The first two GM assembly plants to vote on the new tentative UAW contract have done so with contracting results: Lansing Grand River Assembly in Lansing, Michigan has voted in favor of the new contract, while Fairfax Assembly in Kansas City, Kansas voted it down.
The new agreement is financially richer than the automaker’s outgoing contract, which was reached in 2011. The new contract is also more financially attractive than the one ratified by Fiat Chrysler Automobiles NV employees.
The union and GM approved the tentative agreement on October 25th, minutes before the strike deadline, thereby averting a possible strike. If ratified nationally, the tentative agreement would provide 52,600 UAW members with raises, a larger bonus from the 2011 contract, and move entry-level workers to the same health care plan as veteran workers.

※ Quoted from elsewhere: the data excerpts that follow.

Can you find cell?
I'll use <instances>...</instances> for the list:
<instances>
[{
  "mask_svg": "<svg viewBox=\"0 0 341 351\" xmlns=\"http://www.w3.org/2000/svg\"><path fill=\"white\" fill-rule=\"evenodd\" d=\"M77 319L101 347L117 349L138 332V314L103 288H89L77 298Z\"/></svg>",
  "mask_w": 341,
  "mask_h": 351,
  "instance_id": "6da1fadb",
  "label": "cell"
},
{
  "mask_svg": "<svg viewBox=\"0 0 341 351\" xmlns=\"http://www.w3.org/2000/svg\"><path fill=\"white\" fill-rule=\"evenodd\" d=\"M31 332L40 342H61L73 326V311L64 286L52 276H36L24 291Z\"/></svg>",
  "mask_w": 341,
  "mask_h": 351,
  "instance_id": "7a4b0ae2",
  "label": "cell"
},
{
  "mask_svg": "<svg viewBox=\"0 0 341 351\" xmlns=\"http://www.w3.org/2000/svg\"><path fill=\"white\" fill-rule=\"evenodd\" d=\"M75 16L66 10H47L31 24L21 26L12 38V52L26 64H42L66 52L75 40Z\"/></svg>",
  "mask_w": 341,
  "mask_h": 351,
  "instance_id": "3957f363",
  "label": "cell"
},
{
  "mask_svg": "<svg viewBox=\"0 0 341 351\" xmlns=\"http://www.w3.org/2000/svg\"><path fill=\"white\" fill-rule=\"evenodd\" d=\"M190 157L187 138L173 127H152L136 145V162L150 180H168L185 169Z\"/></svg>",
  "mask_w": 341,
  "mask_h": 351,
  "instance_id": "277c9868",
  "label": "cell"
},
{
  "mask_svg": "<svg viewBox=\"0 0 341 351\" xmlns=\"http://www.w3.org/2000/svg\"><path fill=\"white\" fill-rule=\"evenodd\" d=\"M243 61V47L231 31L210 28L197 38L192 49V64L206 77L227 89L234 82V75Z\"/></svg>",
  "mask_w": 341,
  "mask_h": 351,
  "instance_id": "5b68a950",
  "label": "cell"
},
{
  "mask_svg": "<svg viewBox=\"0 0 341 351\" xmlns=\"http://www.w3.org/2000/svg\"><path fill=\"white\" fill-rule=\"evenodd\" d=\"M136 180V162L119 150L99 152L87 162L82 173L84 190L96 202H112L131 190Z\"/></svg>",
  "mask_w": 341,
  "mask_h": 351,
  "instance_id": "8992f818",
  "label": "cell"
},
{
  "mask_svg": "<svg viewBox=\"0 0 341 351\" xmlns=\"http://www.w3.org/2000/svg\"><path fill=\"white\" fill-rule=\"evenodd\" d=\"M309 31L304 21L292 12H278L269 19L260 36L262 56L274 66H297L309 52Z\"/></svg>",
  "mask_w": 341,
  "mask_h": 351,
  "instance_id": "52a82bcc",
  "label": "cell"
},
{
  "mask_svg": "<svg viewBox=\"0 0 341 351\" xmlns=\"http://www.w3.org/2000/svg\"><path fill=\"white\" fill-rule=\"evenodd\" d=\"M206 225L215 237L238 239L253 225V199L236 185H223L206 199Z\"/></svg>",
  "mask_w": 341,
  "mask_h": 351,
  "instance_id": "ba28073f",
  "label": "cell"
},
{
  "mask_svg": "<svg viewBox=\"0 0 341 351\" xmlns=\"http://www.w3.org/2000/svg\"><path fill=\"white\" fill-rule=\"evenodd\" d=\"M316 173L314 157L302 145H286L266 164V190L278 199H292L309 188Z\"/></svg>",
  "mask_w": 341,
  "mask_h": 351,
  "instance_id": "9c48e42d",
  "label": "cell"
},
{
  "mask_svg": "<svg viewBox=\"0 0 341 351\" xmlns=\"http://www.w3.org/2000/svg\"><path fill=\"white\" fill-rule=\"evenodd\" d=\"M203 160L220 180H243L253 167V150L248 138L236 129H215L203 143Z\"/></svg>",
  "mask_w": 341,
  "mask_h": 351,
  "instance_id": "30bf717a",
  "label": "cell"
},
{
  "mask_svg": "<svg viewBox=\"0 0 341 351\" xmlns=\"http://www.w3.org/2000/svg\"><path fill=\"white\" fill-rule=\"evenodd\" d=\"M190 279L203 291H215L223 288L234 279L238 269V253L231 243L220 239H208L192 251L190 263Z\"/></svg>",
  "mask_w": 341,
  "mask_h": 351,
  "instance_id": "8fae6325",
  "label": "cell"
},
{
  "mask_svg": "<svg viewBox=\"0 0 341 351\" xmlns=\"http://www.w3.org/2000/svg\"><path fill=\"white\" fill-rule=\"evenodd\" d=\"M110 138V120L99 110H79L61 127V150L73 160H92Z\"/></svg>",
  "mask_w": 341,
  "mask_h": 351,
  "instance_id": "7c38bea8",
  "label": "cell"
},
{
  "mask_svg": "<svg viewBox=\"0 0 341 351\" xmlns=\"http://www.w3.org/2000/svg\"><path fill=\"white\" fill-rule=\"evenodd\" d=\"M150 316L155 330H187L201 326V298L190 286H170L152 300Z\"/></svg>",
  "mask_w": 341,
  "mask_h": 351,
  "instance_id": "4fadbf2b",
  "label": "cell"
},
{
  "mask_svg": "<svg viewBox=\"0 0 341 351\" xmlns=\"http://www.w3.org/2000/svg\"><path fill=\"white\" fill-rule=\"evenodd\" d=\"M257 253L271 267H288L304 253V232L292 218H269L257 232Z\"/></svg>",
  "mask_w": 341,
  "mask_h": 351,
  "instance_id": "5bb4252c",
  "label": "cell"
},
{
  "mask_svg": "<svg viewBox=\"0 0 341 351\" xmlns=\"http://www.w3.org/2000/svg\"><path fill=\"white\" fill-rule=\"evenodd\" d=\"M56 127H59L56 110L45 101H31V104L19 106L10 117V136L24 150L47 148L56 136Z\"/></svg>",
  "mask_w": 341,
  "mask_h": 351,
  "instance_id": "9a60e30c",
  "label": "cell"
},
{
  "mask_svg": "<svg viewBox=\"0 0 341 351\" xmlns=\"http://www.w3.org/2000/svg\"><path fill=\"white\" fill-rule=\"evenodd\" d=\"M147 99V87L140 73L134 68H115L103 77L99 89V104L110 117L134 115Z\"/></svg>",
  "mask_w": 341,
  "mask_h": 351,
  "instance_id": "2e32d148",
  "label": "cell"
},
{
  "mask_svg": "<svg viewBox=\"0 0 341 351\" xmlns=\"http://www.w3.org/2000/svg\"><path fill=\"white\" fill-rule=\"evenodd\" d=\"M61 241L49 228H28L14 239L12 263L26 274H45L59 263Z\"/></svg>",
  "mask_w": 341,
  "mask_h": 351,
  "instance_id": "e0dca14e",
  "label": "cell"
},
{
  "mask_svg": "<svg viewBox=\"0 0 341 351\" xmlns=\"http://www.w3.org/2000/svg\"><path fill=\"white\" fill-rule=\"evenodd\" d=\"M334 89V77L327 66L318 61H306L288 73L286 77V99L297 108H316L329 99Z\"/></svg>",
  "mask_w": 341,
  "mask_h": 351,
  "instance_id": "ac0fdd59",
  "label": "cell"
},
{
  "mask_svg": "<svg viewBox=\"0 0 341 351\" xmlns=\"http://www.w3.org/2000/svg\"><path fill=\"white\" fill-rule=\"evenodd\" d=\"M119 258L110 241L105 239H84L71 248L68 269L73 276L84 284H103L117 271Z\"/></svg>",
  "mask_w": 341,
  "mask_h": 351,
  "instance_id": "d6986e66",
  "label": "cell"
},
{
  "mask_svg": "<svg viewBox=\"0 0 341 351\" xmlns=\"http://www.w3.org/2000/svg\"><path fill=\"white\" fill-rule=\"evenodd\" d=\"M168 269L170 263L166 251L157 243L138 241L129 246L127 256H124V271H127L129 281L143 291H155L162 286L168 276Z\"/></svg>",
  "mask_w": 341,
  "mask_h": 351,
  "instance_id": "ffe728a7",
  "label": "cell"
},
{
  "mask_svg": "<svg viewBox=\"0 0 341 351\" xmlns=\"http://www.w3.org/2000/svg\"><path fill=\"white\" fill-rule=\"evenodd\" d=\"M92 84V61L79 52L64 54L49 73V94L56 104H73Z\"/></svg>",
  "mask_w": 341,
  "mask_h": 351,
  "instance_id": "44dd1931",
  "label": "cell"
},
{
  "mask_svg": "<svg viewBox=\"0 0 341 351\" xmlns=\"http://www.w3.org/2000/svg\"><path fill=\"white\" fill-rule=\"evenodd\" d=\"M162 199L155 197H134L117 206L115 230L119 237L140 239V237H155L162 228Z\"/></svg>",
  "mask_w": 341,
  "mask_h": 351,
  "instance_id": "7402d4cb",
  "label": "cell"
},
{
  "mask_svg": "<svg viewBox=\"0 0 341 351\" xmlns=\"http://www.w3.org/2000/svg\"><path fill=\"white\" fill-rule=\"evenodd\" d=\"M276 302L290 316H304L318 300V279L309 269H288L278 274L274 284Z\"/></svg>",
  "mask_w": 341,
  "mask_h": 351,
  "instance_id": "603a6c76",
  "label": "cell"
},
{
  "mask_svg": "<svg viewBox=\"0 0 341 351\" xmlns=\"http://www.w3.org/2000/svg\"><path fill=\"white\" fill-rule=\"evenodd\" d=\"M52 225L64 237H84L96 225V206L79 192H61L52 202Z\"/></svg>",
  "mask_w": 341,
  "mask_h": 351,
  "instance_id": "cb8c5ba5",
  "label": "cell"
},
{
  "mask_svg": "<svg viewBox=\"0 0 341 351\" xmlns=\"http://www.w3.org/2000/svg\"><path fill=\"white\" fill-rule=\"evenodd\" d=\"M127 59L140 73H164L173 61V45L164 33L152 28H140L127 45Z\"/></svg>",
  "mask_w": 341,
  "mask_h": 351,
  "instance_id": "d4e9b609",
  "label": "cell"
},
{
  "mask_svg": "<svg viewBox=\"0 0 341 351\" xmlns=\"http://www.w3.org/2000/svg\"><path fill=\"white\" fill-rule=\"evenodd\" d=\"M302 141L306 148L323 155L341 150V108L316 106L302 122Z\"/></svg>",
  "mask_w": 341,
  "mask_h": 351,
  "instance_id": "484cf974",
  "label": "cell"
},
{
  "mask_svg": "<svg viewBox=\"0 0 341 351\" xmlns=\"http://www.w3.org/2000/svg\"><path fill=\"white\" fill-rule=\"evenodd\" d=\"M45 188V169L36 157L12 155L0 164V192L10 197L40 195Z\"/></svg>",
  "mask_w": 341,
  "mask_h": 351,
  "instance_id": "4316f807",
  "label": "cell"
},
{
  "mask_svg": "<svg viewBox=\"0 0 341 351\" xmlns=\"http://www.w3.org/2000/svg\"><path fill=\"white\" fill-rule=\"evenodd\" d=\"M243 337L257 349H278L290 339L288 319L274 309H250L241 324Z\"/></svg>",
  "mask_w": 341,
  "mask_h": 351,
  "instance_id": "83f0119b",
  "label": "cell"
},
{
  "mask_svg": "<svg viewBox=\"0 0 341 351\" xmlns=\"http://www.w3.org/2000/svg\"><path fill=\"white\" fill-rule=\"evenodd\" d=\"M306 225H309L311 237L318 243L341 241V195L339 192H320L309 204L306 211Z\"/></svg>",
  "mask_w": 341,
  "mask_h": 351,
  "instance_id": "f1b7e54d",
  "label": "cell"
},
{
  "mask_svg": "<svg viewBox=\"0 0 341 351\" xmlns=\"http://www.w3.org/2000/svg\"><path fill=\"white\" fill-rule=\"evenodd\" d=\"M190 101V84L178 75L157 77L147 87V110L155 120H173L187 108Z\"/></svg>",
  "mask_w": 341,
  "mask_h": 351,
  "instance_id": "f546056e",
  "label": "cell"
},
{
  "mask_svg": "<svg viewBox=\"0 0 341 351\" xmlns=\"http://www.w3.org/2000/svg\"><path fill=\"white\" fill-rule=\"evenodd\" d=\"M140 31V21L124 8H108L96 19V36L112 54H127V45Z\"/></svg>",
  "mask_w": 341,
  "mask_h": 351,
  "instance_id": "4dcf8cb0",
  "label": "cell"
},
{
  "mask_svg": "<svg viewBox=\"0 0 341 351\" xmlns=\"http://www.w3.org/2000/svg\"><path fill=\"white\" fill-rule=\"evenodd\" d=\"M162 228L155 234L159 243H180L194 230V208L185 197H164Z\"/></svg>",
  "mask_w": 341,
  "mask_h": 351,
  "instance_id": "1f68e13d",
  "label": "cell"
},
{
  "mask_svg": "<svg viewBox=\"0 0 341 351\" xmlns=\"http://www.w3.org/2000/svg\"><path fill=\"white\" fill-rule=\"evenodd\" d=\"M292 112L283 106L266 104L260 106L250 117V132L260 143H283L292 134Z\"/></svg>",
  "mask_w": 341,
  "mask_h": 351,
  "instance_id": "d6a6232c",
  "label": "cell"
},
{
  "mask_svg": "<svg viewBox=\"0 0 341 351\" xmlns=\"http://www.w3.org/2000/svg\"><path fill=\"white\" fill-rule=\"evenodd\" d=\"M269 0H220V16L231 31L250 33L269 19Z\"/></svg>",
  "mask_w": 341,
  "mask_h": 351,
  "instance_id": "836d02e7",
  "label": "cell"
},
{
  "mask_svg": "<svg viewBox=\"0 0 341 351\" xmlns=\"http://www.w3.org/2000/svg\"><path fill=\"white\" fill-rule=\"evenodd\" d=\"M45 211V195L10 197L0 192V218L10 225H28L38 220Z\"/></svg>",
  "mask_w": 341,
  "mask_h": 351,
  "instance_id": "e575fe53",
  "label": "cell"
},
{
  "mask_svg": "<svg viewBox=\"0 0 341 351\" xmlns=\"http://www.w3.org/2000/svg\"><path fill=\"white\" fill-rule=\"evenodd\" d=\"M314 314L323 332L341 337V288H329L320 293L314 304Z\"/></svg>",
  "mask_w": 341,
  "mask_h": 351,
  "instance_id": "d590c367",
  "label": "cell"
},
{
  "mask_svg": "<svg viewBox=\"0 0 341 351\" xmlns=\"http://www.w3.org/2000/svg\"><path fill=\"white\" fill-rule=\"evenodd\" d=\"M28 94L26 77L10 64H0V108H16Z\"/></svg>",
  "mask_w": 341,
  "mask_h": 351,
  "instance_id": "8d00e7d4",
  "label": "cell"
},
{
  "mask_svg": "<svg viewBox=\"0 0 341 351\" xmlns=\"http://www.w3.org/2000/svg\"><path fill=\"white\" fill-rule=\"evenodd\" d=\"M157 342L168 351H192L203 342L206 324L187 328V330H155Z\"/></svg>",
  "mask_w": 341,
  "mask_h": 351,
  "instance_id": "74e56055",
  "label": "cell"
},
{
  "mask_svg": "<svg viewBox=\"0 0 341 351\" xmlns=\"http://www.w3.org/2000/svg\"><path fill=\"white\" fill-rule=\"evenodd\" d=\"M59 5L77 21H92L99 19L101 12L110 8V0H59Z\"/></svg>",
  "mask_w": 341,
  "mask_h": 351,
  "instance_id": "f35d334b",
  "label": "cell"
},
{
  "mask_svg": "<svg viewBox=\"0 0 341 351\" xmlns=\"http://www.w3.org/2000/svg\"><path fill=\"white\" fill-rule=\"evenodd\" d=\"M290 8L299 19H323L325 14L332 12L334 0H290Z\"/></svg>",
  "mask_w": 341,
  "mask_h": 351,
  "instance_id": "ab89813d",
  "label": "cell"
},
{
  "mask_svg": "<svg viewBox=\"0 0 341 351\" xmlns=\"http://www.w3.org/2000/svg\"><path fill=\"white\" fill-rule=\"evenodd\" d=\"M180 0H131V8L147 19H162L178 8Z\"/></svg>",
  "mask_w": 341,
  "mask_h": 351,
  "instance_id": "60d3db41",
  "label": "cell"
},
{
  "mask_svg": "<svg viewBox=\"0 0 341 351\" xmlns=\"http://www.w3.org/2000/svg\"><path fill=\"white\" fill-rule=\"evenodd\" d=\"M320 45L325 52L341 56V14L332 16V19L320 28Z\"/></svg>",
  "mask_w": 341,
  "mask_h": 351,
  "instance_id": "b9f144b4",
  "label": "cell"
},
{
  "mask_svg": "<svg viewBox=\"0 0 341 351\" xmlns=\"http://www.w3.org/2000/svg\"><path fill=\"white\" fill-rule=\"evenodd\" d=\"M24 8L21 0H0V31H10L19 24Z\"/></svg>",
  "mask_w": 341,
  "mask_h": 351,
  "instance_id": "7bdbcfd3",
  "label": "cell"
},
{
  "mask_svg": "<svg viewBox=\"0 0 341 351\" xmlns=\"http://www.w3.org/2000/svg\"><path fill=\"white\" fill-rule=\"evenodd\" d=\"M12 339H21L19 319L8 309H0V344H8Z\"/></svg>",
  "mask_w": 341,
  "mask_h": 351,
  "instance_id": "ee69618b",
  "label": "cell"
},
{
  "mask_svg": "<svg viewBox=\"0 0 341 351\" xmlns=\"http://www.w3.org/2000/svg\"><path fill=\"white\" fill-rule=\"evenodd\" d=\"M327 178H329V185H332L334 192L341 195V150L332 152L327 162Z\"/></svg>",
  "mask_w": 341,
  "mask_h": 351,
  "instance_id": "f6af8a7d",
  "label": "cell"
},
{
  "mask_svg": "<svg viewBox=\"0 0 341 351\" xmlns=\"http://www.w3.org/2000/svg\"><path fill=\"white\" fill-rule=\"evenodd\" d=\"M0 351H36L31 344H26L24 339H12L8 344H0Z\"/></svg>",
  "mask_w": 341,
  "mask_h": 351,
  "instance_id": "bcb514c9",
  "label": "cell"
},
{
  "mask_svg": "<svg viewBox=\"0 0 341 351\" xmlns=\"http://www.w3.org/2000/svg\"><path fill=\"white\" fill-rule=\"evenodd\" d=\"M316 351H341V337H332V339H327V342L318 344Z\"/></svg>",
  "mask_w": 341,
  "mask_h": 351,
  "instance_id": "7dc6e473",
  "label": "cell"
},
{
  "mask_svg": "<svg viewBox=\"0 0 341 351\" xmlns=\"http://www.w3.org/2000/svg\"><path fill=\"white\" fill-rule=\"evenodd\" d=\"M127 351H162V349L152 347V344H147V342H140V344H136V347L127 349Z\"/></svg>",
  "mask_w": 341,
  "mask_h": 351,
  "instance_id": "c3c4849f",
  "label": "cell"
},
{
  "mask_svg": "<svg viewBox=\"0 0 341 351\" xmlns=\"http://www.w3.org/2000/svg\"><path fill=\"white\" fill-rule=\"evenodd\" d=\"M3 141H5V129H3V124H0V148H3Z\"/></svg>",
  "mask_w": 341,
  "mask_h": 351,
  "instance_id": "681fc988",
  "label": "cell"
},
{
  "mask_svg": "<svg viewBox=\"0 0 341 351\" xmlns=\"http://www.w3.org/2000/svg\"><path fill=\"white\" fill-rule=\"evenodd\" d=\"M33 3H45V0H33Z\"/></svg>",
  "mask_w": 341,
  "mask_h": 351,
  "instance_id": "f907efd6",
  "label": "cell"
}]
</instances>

Other GM plants are voting on the tentative agreement thought the week.
Lansing Grand River Assembly
Union members of Lansing Grand River Assembly, who build the Cadillac ATS, Cadillac CTS, and sixth-gen Chevrolet Camaro, voted on the national agreement just two days after the UAW National GM Council approved the tentative agreement Wednesday, October 28th. 57 percent of hourly members at the plant voted “yes” on the contract.
“The members have spoken,” Mike Green, UAW Local 652 president, told Detroit News. “They passed it.”
58 percent of production employees voted “yes” while 52 percent of skilled trades voted “no.” The local union tallied 1,098 votes. The plant has about 1,570 employees.
Fairfax Assembly members who build the Chevrolet Malibu and Buick LaCrosse voted down the national agreement by a 2-1 margin.
According to UAW Local’s 31 Facebook page, 37 percent of production workers at the plant voted “yes” while 63 percent voted “no”. The result among skilled trades workers wasn’t much different: 34 percent voted “yes” and 66 percent voted “no”. The plant employs about 3,230 hourly workers.
Some of the terms of the new GM-UAW agreement are as follows:
- To be ratified, a majority of 52,700 workers in the U.S. must vote yes on the deal, with voting coming to an end today (Friday, November 6th, 2015).
- Workers hired before 2007 would receive 3 percent raises in the first and third years of the contract and 4 percent lump-sum bonuses in the second and fourth years of the agreement.
- Lump-sum payments would be four percent of annual pay, the same as FCA. It’s likely that GM workers wanted this number to be greater given GM’s larger size and profitably.
- All hourly employees get a signing bonus of as much as $8,000, higher than rival FCA, whose hourly workers get a $4,000 signing bonus.
- GM workers would keep the outgoing contract’s profit sharing structure of $1,000 per $1 billion in GM North American profit. Some outlets have reported the bonus structure as being of “$1,000 and an additional $500 bonus when quality metrics are reached”.
- To note, GM paid an average of $9,000 to the average UAW member in profit sharing in 2015 alone, according to the Center for Automotive Research.
- Up to 4,000 eligible employees would be offered a $60,000 early retirement incentive.
- The pay gap between veteran workers and new hires will gradually be eliminated, thereby allowing entry-level, or two-tier workers to reach a top wage of about $29 an hour in eight years. For instance, entry level production workers currently paid between $15.78 and $19.28 per hour would see their wages increase to between $17 and $22.50 per hour and would eventually earn about $29 per hour.
- One of the most controversial aspects of the proposed agreement is to pay workers at GM Components Holdings a lower pay rate than other workers. A group of about 3,400 hourly workers at several GM parts plants with one to four years of seniority would be paid $16.25 to $19.86.
- GM will invest $1.9 billion in U.S. facilities, creating or retaining 3,300 jobs at 12 plants.
To be ratified, a majority of 52,700 workers in the U.S. must vote yes on the deal, with voting coming to an end Friday, November 6th, 2015.